Perplexity Sonar API Developer Guide: Build AI Search into Your Applications

What Is the Perplexity Sonar API and Why Developers Need It

The Perplexity Sonar API provides AI-powered web search with citations through a simple API call. Unlike traditional search APIs that return a list of links, Sonar returns synthesized answers grounded in real-time web sources — complete with inline citations you can verify.

For developers, this solves a common problem: building search or research features that provide answers, not just links. A customer support chatbot can answer questions with cited sources. A research tool can synthesize information from multiple web pages. A content application can fact-check claims against live web data.

The API follows the OpenAI chat completions format, making integration straightforward for anyone familiar with LLM APIs. The key difference is that Sonar searches the web in real time and includes source URLs in every response.

Getting Started

API Key Setup

Create an account at perplexity.ai
Navigate to API Settings
Generate an API key
Store the key securely (environment variable, secrets manager)

Your First API Call

import requests

API_KEY = "your-perplexity-api-key"

response = requests.post(
    "https://api.perplexity.ai/chat/completions",
    headers={
        "Authorization": f"Bearer {API_KEY}",
        "Content-Type": "application/json"
    },
    json={
        "model": "sonar",
        "messages": [
            {
                "role": "system",
                "content": "You are a helpful research assistant. Provide concise, well-cited answers."
            },
            {
                "role": "user",
                "content": "What are the latest trends in AI code generation tools in 2026?"
            }
        ]
    }
)

data = response.json()
print(data["choices"][0]["message"]["content"])
print("\nSources:")
for citation in data.get("citations", []):
    print(f"  - {citation}")

Response Structure

{
  "id": "chatcmpl-abc123",
  "model": "sonar",
  "choices": [
    {
      "message": {
        "role": "assistant",
        "content": "AI code generation has evolved significantly in 2026... [1][2][3]"
      },
      "finish_reason": "stop"
    }
  ],
  "citations": [
    "https://example.com/ai-code-tools-2026",
    "https://example.com/developer-survey-results",
    "https://example.com/github-copilot-vs-cursor"
  ],
  "usage": {
    "prompt_tokens": 45,
    "completion_tokens": 312,
    "total_tokens": 357
  }
}

The citations array contains URLs that correspond to the [1][2][3] markers in the response text.

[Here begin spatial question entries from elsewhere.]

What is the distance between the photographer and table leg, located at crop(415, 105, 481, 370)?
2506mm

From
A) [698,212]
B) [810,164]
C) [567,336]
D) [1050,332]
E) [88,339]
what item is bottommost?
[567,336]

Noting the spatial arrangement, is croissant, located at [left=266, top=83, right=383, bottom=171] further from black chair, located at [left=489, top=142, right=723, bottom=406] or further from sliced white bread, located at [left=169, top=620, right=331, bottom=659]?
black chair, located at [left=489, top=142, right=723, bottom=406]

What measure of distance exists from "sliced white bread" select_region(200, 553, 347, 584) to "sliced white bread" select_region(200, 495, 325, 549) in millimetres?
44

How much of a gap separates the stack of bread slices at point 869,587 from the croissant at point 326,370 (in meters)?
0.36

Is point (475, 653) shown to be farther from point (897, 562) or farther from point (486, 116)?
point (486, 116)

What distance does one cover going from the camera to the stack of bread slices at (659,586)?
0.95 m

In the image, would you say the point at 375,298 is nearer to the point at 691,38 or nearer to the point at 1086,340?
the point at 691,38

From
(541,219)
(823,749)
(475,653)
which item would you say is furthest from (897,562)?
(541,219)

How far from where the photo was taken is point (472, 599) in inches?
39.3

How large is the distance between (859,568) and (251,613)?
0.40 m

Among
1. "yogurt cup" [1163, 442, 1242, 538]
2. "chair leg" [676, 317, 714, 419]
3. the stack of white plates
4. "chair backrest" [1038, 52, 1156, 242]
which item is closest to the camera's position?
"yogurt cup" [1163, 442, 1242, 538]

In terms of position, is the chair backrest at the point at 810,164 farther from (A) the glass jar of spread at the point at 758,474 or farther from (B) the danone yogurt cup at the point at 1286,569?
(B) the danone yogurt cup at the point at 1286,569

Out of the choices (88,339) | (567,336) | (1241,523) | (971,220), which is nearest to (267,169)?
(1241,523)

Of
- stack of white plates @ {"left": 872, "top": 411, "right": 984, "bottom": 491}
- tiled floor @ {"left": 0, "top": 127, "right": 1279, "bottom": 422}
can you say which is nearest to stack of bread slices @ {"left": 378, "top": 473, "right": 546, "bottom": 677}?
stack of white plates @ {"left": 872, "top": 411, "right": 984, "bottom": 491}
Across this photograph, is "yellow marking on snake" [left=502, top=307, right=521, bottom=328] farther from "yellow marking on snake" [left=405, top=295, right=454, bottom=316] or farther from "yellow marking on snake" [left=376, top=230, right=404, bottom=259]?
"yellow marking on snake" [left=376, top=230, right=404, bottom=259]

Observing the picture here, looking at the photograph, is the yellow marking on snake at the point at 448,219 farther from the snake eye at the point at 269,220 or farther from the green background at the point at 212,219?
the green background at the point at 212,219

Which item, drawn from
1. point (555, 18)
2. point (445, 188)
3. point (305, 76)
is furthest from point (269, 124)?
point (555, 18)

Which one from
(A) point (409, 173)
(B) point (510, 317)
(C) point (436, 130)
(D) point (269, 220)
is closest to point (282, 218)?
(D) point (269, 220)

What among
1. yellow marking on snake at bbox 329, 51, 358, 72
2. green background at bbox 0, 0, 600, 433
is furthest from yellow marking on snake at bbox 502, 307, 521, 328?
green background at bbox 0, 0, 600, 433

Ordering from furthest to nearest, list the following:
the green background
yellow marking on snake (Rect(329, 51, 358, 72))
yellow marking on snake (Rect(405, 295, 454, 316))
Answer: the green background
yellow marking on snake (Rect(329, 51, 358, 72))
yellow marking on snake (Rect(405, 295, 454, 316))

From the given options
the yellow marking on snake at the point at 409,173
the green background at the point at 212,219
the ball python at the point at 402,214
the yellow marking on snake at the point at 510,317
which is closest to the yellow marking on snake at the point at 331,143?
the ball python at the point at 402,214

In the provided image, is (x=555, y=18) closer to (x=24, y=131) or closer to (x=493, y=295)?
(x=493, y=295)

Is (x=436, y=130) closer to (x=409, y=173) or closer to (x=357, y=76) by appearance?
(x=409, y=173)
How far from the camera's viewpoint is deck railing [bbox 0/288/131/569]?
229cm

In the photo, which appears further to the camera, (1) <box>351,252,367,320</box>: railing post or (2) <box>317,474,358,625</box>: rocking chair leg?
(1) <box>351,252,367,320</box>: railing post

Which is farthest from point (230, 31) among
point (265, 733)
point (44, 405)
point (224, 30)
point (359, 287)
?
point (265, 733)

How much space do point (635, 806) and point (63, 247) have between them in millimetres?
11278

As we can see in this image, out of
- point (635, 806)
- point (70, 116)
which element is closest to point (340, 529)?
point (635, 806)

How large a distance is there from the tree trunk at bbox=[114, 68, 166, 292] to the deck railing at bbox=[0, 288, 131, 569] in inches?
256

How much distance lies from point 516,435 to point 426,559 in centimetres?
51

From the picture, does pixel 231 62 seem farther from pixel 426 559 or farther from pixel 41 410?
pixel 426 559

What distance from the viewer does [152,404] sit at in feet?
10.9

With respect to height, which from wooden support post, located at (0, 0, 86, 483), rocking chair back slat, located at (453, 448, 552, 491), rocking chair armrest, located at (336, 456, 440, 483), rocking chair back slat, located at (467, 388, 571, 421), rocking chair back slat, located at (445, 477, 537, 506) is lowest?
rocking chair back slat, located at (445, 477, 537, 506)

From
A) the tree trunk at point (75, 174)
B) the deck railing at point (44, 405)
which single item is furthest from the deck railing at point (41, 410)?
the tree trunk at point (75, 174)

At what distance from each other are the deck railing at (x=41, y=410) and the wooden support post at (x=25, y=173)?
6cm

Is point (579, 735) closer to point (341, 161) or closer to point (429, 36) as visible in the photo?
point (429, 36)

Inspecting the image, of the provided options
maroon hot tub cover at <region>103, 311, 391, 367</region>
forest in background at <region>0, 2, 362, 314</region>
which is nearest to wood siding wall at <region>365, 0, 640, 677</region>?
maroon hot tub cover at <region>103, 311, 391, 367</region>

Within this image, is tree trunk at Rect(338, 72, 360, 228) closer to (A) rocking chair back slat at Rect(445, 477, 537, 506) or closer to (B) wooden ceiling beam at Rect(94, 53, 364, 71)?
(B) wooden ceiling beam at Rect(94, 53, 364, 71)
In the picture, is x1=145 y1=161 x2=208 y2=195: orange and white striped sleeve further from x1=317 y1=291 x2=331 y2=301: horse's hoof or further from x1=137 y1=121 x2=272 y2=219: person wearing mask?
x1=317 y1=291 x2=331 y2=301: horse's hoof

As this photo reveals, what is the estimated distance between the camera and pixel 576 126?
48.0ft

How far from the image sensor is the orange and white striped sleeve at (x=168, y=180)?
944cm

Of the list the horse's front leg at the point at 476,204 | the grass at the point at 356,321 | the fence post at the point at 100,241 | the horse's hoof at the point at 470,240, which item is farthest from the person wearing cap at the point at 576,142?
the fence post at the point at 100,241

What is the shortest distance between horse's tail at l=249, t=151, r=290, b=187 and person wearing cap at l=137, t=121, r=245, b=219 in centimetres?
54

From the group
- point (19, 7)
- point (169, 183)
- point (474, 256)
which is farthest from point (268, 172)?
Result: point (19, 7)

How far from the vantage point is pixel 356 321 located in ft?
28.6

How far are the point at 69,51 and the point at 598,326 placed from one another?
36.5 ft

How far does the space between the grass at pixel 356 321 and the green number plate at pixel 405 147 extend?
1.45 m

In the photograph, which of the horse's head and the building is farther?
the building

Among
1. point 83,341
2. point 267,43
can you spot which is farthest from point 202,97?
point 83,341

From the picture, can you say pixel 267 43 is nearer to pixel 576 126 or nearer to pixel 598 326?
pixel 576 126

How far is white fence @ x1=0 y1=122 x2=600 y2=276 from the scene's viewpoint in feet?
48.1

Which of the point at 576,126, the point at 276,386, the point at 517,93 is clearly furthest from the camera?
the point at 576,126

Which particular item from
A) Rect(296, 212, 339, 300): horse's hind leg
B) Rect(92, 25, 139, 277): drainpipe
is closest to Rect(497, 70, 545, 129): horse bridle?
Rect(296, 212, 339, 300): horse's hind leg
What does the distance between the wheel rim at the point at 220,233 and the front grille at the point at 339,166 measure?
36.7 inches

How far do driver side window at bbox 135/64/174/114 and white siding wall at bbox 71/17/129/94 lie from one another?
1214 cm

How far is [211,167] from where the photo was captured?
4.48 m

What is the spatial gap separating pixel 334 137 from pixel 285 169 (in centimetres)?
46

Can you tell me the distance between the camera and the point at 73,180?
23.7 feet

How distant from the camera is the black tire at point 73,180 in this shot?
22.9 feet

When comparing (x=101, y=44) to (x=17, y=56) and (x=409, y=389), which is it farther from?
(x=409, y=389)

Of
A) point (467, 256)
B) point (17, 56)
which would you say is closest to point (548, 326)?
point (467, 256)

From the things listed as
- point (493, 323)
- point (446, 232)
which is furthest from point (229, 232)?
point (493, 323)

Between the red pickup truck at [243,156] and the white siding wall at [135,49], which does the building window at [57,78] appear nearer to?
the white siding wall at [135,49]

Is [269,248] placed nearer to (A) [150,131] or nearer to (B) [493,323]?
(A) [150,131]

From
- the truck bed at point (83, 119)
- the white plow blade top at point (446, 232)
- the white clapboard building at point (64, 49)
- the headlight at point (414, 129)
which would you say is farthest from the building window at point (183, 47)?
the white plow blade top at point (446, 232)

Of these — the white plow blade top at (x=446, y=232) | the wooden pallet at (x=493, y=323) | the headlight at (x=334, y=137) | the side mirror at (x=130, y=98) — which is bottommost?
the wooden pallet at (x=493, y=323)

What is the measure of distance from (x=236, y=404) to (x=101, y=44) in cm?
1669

Choosing the Right Sonar Model

Model	Speed	Depth	Cost	Best For
sonar	Fast (2-5s)	Standard	$	Quick answers, chatbots, autocomplete
sonar-pro	Medium (5-15s)	Deep	$$	Research, detailed analysis, comparisons
sonar-deep-research	Slow (30-120s)	Comprehensive	$$$	Due diligence, market research, academic

Model Selection Logic

def choose_model(query_type):
    if query_type == "quick_answer":
        return "sonar"  # Fast, cheap, good for simple questions
    elif query_type == "research":
        return "sonar-pro"  # Balanced depth and speed
    elif query_type == "deep_analysis":
        return "sonar-deep-research"  # Maximum depth, accepts latency
    else:
        return "sonar"  # Default to fast model

Advanced API Features

Streaming Responses

For real-time display (like ChatGPT’s typing effect):

response = requests.post(
    "https://api.perplexity.ai/chat/completions",
    headers={
        "Authorization": f"Bearer {API_KEY}",
        "Content-Type": "application/json"
    },
    json={
        "model": "sonar",
        "messages": messages,
        "stream": True
    },
    stream=True
)

for line in response.iter_lines():
    if line:
        chunk = json.loads(line.decode("utf-8").removeprefix("data: "))
        if chunk["choices"][0].get("delta", {}).get("content"):
            print(chunk["choices"][0]["delta"]["content"], end="", flush=True)

Search Domain Filtering

Restrict search to specific domains:

{
    "model": "sonar",
    "messages": [...],
    "search_domain_filter": ["arxiv.org", "nature.com", "science.org"],
    "search_recency_filter": "week"
}

This is powerful for:

Academic research: limit to .edu and journal domains
News monitoring: limit to news outlets
Technical documentation: limit to official docs sites

Recency Filtering

Control how recent sources must be:

{
    "search_recency_filter": "day"    // Last 24 hours
    "search_recency_filter": "week"   // Last 7 days
    "search_recency_filter": "month"  // Last 30 days
    "search_recency_filter": "year"   // Last 12 months
}

Essential for news, market data, and any time-sensitive research.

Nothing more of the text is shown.